Text for analysis
Horticulture will play a role in climate change mitigation

13 Dec 2018

EJK8476

Recently, a number of reports about climate change mitigations have been released, including one from Motu called Land-use Change as a Mitigation Option for Climate Change.  In my view, this report is required reading for the rural sector.  It simply states in its conclusion:

Achieving the proposed 2050 target seems possible even with no additional on-farm mitigation through new technology. If however this is achieved without a structural shift toward horticulture, significant new mitigation technology, or establishment of significant permanent forests, these reductions will be difficult to sustain beyond 2050 because the potential for forestry expansion is ultimately limited. It seems likely that the 2030 target will be harder to meet because of the speed of change required. (Page 12)

The Motu report is part of a larger report prepared by the Biological Emissions Reference Group.

The 2050 low ambition target is a 25% reduction by 2050, and the high ambition target is 50% by 2050, of the 2005 gross biological emissions from agriculture.

In summary, here are some of the key points about horticulture from these reports:

- Emissions can be reduced by 10% by changing farm management.

- Reductions in methane greater than 10% will require land use change for some land, moving from pastoral agriculture into either horticulture, forestry or native bush.

- Trees do not take up methane, so management and land use changes are required for reductions greater than 10%.

- Horticulture is a profitable alternative land use and produces more food on a per hectare basis compared with other types of farming.

Listed records
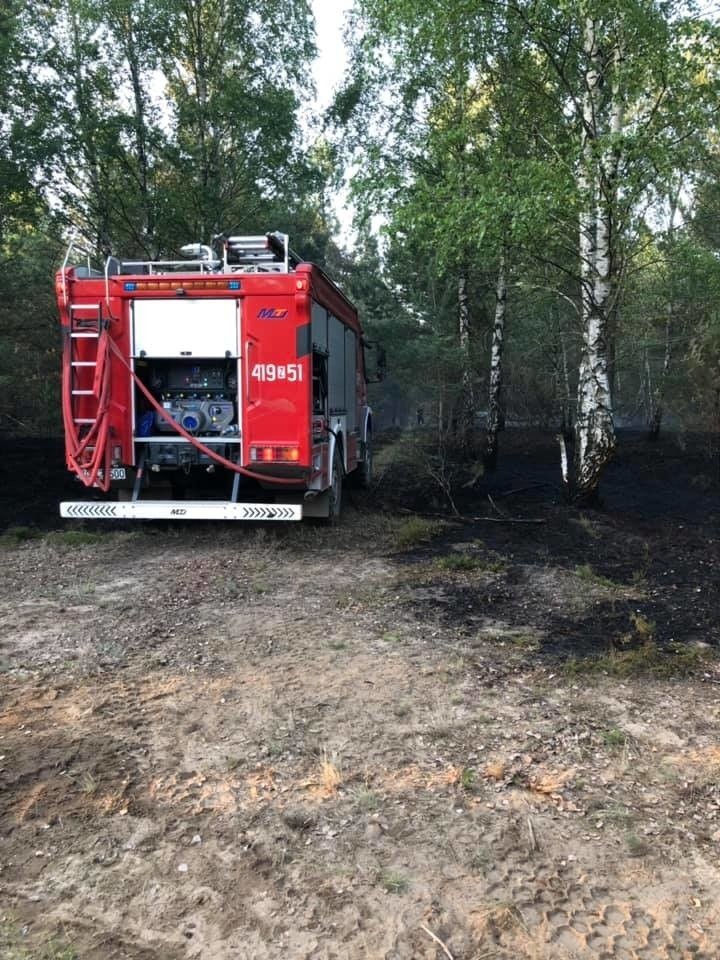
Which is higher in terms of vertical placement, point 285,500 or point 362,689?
point 285,500

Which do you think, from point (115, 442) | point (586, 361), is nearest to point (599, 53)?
point (586, 361)

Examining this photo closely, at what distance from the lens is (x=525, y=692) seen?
4242mm

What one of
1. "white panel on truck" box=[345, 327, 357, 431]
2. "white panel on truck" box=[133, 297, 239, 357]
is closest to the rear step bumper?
"white panel on truck" box=[133, 297, 239, 357]

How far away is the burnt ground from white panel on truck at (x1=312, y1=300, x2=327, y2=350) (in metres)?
3.01

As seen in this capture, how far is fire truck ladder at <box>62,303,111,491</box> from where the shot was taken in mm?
7844

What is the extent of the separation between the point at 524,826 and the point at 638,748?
3.29 ft

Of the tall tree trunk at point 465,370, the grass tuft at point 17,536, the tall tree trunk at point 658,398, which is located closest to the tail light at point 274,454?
the grass tuft at point 17,536

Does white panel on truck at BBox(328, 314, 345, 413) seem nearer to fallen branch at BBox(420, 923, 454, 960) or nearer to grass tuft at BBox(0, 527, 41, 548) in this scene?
grass tuft at BBox(0, 527, 41, 548)

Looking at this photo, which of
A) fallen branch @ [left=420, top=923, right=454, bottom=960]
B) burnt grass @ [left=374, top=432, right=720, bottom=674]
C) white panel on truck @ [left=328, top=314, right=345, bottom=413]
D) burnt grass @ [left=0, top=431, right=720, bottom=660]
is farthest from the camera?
white panel on truck @ [left=328, top=314, right=345, bottom=413]

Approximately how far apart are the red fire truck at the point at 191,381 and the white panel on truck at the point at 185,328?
1 cm

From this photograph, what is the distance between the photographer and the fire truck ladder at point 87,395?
7844 millimetres

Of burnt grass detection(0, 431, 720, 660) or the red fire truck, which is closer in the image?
burnt grass detection(0, 431, 720, 660)

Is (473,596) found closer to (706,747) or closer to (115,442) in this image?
(706,747)

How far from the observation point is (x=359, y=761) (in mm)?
3426
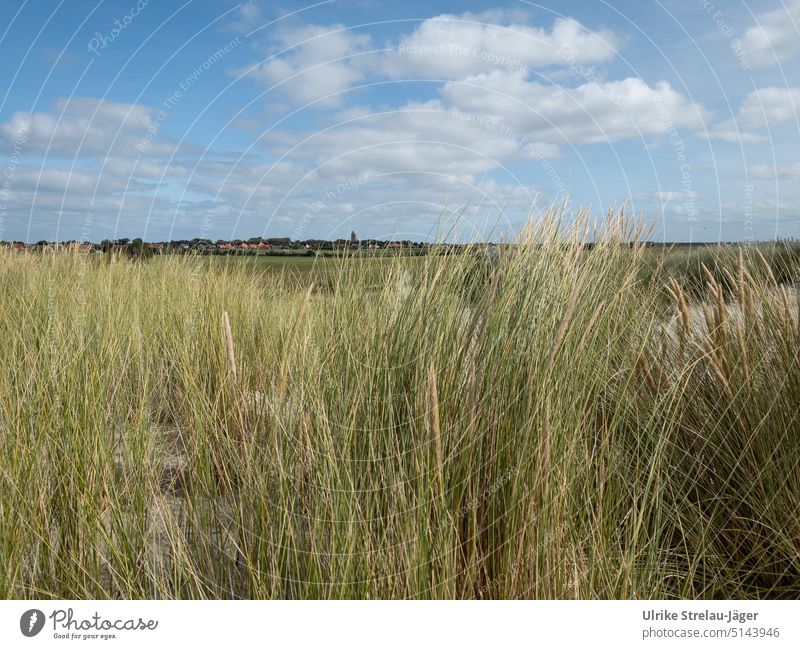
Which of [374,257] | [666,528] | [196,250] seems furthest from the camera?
[196,250]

Required work
Please reproduce word for word the part of the horticulture and climate change article that opens with the words containing "Recently, a number" and closes with "Emissions Reference Group.".

Output of the exercise
Recently, a number of reports about climate change mitigations have been released, including one from Motu called Land-use Change as a Mitigation Option for Climate Change.  In my view, this report is required reading for the rural sector.  It simply states in its conclusion:

Achieving the proposed 2050 target seems possible even with no additional on-farm mitigation through new technology. If however this is achieved without a structural shift toward horticulture, significant new mitigation technology, or establishment of significant permanent forests, these reductions will be difficult to sustain beyond 2050 because the potential for forestry expansion is ultimately limited. It seems likely that the 2030 target will be harder to meet because of the speed of change required. (Page 12)

The Motu report is part of a larger report prepared by the Biological Emissions Reference Group.